Ésta es la mía, pensó el tabernero, qué estilo, de ésta me compro una chaqueta roja y quizá ponga en la barra unos cuantos cacahuetes y pepinillos, colocaré unos cuantos espejos en el local y cambiaré el serrín del suelo.

Tomó un trapo embebido en cerveza y le dio unas repasadas entusiastas a la barra, que esparcieron las gotas dejadas por las copas de cordial hasta formar una mancha irisada que se comió el barniz. El último de los parroquianos habituales se puso el sombrero y salió tambaleándose, mascullando entre dientes.

—NO LE VEO LA GRACIA —dijo la extraña.

—¿Cómo dice?

—¿QUÉ SE SUPONE QUE DEBE OCURRIR?

—¿Cuántas copas ha tomado?

—CUARENTA Y SIETE.

—Casi de todo, pues —replicó el tabernero y como conocía su oficio, y sabía qué se esperaba de él cuando un parroquiano bebía a solas a altas horas de la madrugada, empezó a limpiar una copa con el trapo empapado de lavazas y dijo—: Un desengaño amoroso, ¿no?

—¿CÓMO DICE?

—Ahogando las penas, ¿eh?

—YO NO TENGO PENAS.

—No, claro que no.
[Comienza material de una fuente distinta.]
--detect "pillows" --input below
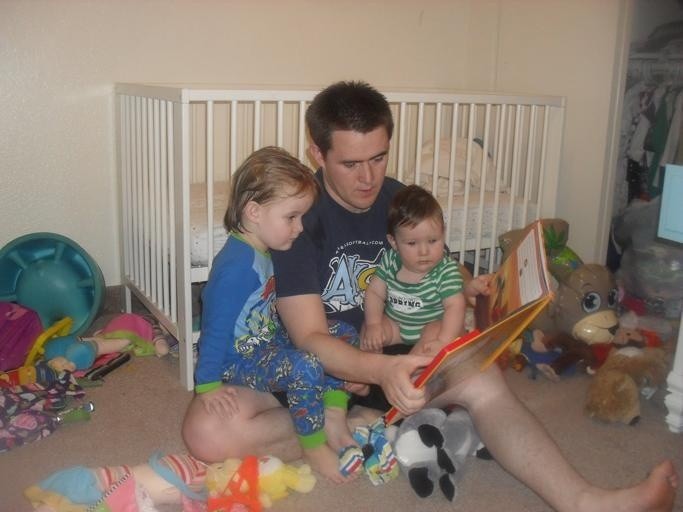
[412,134,478,184]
Olvídelo, como si no lo hubiera dicho. —Repasó la copa unas cuantas veces más y luego añadió—: Pensé que le ayudaría tener a alguien con quien hablar.

La desconocida permaneció callada un momento, pensando. Luego preguntó:

—¿QUIERE HABLAR CONMIGO?

—Sí, claro. Se me da bien escuchar.

—NUNCA NADIE HABÍA QUERIDO HABLAR CONMIGO.
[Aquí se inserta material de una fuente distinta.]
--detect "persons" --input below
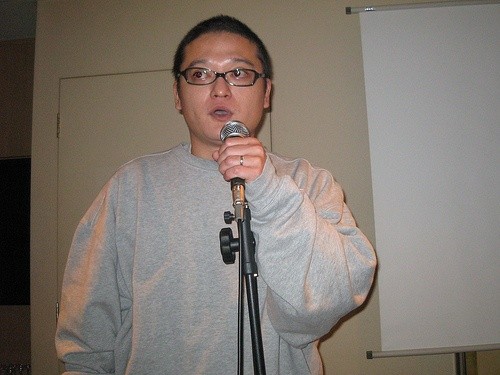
[53,13,378,374]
—Mira por dónde, es una lástima.

—¿SABE? NUNCA ME INVITAN A IR A FIESTAS.

—Psá.

—TODOS ME ODIAN. TODO EL MUNDO ME ODIA. NO TENGO UN SOLO AMIGO.

—Todos deberíamos tener un amigo —sentenció el tabernero sabiamente.

—CREO QUE…

—¿Sí?

—CREO QUE… CREO QUE PODRÍA HACER AMISTAD CON LA BOTELLA VERDE.